### [SOURCE TEXT]
Frankly, getting this many groups and individuals on the same page on this many weighty issues is never easy regardless of the industry in question.  All have strong opinions, diverse points of view and each one really wants to make a positive contribution to the process.  It is also true that the OLG has gone through a protracted leadership change in the midst of its wide-ranging modernization initiative.

Now, under the leadership of new OLG CEO, Stephen Rigby, this industry restructuring committee is moving rapidly toward answers to all of the above challenges.  In fact, hands on task forces have been working, in some cases for many months, on each topic.  The good news is that meaningful executive meetings are now occurring with regularity and solid progress is being made.

All parties are aware of the uncertainty and anxiety being suffered every passing day by industry participants at all levels.  Please be assured that the people and organizations responsible for the racing industry renewal are moving forward. We are taking the time, as precious as it is, to get it right for a strong, vibrant racing industry both in the near future and for future generations.

Update On Integration With OLG

Sue Leslie, President of the Ontario Horse Racing Industry Association, recently spoke on the process of integrating horse racing with the province’s gaming arm — the Ontario Lottery and Gaming Corp.

The update was part of an audio interview posted on the OHRIA website.

“Well,” Leslie said with a sigh to interviewer Norm Borg, “integration continues to be a very slow process, unfortunately. I do believe that the people involved at OLG and the province are sincerely working with us and trying to move integration along.

“The more involved we get in it, the more complex it becomes and, as you know, OLG were operating for some time without a CEO. Stephen Rigby now is in charge over there and I’ve found him to be very demonstrative, very willing to work with us, a good communicator. And so I think that getting him in place is going to help the process a lot.”

Leslie noted that one of the key individuals working on the integration process — Larry Flynn, Senior Vice President of Gaming at OLG — is retiring at the end of the month after 14 years.

“[Larry] probably understood our industry better than most there so that will be a little bit of a setback but I know he’s been briefing Stephen (Rigby) like crazy. We have had excellent communication, and I have had excellent communication. I think Phil Olsson, the Chair, has done a good job in the selection there.”

Noting that she’s well aware of the frustration on the horse racing industry side, Leslie offered reasons for those wondering why the process isn’t moving as quickly as everyone would like.

“The frustration is hard to take some days. I know the OHRIA Product Committee, who’s been working for months now to get something up and moving, sure has their frustrating days…but you’re trying to satisfy two regulators, you’re trying to satisfy legislation, you’re trying not to cannibalize existing products, and figure out how strategically a product will work to increase money both for the province and horse racing. It is a very complex issue.”

In addition to this integration, Leslie notes that there is still some discussion at the government level on where the horse racing industry should be placed and reporting to: OLG or OMAFRA.

“Those things are all being discussed right now to try and figure out both how the government should be governed as it pertains to horse racing…if we’re actually going to become a part of OLG, which is what the Premier wants — us to be fully integrated. Well, if we’re going to be fully integrated, that’s a big step.

“So, we need to make decisions on the governance on the government side and we also need to finalize governance on the industry side. Are the right people sitting at the table? How should that move forward? How should it work with OHR, ORC, AGCO, not to mention all the industry members…so we’re looking at that model to see if the existing model really or does that need to be tweaked somehow. Or does some type of interim governance model make sense as we go through integration and transition. Not to make excuses but they are very time-consuming.”

### [GIVEN INSTRUCTION A]
Translate this sentence from the horse racing integration update into Spanish: "The update was part of an audio interview posted on the OHRIA website."
### [GIVEN INSTRUCTION B]
Write the next part of the horse racing integration update, picking up after its last sentence.

### [ENTRIES PROVIDED]
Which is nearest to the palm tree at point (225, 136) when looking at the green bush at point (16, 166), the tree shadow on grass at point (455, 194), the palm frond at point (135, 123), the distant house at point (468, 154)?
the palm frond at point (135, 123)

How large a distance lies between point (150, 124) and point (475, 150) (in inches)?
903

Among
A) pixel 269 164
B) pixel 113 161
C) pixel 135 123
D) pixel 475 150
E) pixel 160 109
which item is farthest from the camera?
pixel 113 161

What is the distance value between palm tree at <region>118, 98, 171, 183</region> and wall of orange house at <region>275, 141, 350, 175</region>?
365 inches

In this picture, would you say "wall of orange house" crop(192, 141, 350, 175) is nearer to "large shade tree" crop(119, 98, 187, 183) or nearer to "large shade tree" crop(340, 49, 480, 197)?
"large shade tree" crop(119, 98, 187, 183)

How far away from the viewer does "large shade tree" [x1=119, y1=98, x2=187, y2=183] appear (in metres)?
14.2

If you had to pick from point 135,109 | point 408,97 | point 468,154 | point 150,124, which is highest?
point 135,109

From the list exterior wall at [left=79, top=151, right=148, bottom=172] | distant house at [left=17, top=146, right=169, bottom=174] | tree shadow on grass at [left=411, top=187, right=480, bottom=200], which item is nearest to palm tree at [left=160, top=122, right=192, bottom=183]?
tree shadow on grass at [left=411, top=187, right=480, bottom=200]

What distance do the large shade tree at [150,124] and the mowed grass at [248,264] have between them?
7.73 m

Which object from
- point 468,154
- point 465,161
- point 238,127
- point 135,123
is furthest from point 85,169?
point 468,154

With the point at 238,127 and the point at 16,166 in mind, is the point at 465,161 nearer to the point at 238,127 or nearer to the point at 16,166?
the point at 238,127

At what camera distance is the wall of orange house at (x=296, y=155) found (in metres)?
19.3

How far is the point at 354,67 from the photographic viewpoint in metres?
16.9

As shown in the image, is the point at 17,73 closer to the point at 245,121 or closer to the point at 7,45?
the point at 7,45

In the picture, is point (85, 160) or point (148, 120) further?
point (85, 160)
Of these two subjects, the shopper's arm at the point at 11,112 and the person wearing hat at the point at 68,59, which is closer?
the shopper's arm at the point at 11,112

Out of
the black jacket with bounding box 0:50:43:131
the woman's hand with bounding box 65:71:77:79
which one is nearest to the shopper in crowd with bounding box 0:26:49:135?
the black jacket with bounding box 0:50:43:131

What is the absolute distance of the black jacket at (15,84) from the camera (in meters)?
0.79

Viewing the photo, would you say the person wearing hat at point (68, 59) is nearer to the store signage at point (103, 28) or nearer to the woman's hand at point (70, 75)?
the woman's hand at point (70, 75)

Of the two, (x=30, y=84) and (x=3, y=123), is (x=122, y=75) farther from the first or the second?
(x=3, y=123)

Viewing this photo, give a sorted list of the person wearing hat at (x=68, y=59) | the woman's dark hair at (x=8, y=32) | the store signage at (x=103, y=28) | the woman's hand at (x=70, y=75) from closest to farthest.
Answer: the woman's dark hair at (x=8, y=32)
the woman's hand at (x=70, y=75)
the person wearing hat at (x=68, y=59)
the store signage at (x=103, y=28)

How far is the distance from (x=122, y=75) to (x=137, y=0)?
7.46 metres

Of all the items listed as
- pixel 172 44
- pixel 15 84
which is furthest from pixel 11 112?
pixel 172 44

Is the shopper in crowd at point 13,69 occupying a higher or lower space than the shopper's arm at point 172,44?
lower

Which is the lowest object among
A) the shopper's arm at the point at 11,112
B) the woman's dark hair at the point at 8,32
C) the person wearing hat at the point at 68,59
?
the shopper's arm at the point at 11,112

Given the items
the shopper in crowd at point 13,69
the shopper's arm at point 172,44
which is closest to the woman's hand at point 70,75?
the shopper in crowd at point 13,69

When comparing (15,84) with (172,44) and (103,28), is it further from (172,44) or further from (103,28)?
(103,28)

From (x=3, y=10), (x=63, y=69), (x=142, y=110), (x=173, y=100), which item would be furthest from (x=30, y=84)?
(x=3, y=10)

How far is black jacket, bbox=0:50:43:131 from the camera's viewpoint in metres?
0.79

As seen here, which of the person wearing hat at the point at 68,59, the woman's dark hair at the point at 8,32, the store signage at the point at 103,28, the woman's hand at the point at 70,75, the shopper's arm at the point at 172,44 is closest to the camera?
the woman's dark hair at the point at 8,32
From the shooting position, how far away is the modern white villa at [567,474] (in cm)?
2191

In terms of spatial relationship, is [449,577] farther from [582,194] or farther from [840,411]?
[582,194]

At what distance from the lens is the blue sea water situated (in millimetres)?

### [WRITTEN RESPONSE A]
La actualización formó parte de una entrevista en audio publicada en el sitio web de OHRIA.

### [WRITTEN RESPONSE B]
Leslie concluded the integration discussion with assurance and confidence that those involved have the best interests of horse racing in their scope of vision.

“All I can say is I believe OHRIA is working hard and both OLG and government — Minister Leal at OMAFRA has been terrific, I really believe Minister Leal cares about horse racing and he has his staff working diligently on all these things too. We’re trying to marry it all together — the agencies, the ministries, the industry — and come up with a formula that is going to work best for the future for everybody.”

To listen to the full interview, with Leslie’s thoughts on the new tapeta surface going in at Woodbine Racetrack as well as the Pari-Mutuel Tax Reduction, click the play button below.

OHRIA Thanks Nick Eaves and Welcomes Jim Lawson to its Board

January 19, 2015 - OHRIA Thanks Nick Eaves and Welcomes Jim Lawson to its Board

As he prepares to step down as president and CEO of the Woodbine Entertainment Group, the board of directors of the Ontario Horse Racing Industry Association (OHRIA) would like to thank Nick Eaves for his inspiring and tireless support of the Ontario horse racing industry.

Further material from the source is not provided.